Semantic query parsing blueprint
Sep 16, 2020 • 10 min read
Sep 16, 2020 • 10 min read
Here is a simple type of faceted search you see on many e-commerce websites:
In this example, we’ve already selected “Sleeveless Dresses.” The categories shown in the left column (Price, Features, Customer Rating, Brand) represent faceted search options, which differ from simple filters because, with faceted search, we can offer our customers multiple filters at the same time. For example, you can select a “Price” of $10 - $19.99, which gives you 98 choices, then narrow your choice further by specifying your favorite "Color." After selecting “Color,” you can choose the minimum “Customer Rating” you find acceptable. Do you have a brand of clothing you prefer? You can choose that, too, with each selection acting as one facet in a single multi-faceted search.
Here’s another faceted search example, this time showing basic implementation details:
The screenshot above is taken from an online retailer’s website. According to the graphic, a dress can be blue, pink or red, and only sizes XS and S are available in blue. However, for merchandisers and customers this dress is considered a single product, not many similar variations. When a customer navigates the site, she should see all SKUs belonging to the same product as a single product, not as multiple products. This means that for facet calculations, our facet counts should represent products, not SKUs. Thus, we need to find a way to aggregate SKU-level facets into product ones.

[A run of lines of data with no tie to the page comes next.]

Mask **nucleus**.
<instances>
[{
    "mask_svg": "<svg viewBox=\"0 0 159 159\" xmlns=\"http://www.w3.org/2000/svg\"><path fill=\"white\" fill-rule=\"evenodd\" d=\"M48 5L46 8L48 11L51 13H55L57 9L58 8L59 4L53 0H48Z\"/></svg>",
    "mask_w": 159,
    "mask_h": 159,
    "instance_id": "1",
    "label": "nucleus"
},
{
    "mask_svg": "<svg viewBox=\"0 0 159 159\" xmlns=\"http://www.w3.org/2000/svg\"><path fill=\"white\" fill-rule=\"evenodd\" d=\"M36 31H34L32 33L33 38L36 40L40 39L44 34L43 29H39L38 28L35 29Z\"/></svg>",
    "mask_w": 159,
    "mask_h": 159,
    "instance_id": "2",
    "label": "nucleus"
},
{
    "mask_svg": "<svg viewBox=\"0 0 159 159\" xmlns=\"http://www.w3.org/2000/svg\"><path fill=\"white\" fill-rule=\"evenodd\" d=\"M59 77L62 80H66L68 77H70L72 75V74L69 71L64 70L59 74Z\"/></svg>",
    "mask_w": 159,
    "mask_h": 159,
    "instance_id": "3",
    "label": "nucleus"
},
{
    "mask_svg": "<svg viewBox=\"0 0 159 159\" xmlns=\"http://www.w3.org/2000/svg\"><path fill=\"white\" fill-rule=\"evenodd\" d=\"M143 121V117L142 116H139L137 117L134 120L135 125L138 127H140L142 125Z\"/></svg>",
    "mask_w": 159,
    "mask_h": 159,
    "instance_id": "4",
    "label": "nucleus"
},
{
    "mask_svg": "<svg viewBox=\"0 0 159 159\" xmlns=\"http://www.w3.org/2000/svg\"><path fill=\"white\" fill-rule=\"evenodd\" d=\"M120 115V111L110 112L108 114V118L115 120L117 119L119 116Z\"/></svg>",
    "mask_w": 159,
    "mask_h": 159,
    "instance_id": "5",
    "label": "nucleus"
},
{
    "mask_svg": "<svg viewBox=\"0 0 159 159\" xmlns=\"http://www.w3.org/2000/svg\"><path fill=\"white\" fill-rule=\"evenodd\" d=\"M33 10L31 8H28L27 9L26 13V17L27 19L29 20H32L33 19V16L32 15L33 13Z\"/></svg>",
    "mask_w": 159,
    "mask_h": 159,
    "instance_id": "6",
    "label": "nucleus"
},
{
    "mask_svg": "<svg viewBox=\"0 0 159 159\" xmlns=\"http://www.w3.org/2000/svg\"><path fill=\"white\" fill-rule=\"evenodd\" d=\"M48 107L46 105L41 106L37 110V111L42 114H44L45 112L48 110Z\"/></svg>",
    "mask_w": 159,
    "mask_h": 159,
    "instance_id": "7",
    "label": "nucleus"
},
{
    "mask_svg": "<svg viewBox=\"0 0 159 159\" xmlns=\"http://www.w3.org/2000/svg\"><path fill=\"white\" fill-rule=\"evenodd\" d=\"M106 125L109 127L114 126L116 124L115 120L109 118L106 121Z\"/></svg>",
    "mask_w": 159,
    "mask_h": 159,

A common solution is to propagate properties from the SKU level to the product level and produce a single product document with multivalued fields aggregated from the SKUs. With this approach, our aggregated product looks like this:
However, this approach creates the possibility of false positive matches with regards to combinations of SKU-level fields. For example, if a customer filters by color ‘Blue’ and size ‘M’, Product_1 will be considered a valid match, even though there is no SKU in the original catalog which is both 'Blue' and 'M'. This happens because when we are aggregating values from the SKU level, we are losing information about what value comes from what SKU. Even though this situation looks like an edge case, in a real life application it can result in a really bad customer experience. Imagine a situation where a customer searches for a particular item, filters by color and size, only to discover on the checkout page that there is no such item available in the catalog. This type of website behavior can really frustrate your customers and have a strong negative impact on loyalty.
Getting back to the technology, this means we should carefully support our catalog structure when searching and faceting products. The problem of searching structured data is already addressed in Solr with a powerful, high performance and robust solution: Block Join Query. We write extensively about this approach in another blog post.
However, the problem of faceting structured data required further work, so we created SOLR-5743 in February 2014 to bring faceting support to Solr, and we have worked on it ever since. Now that it is committed to trunk, we have a well-documented method of implementing block join faceting in Solr.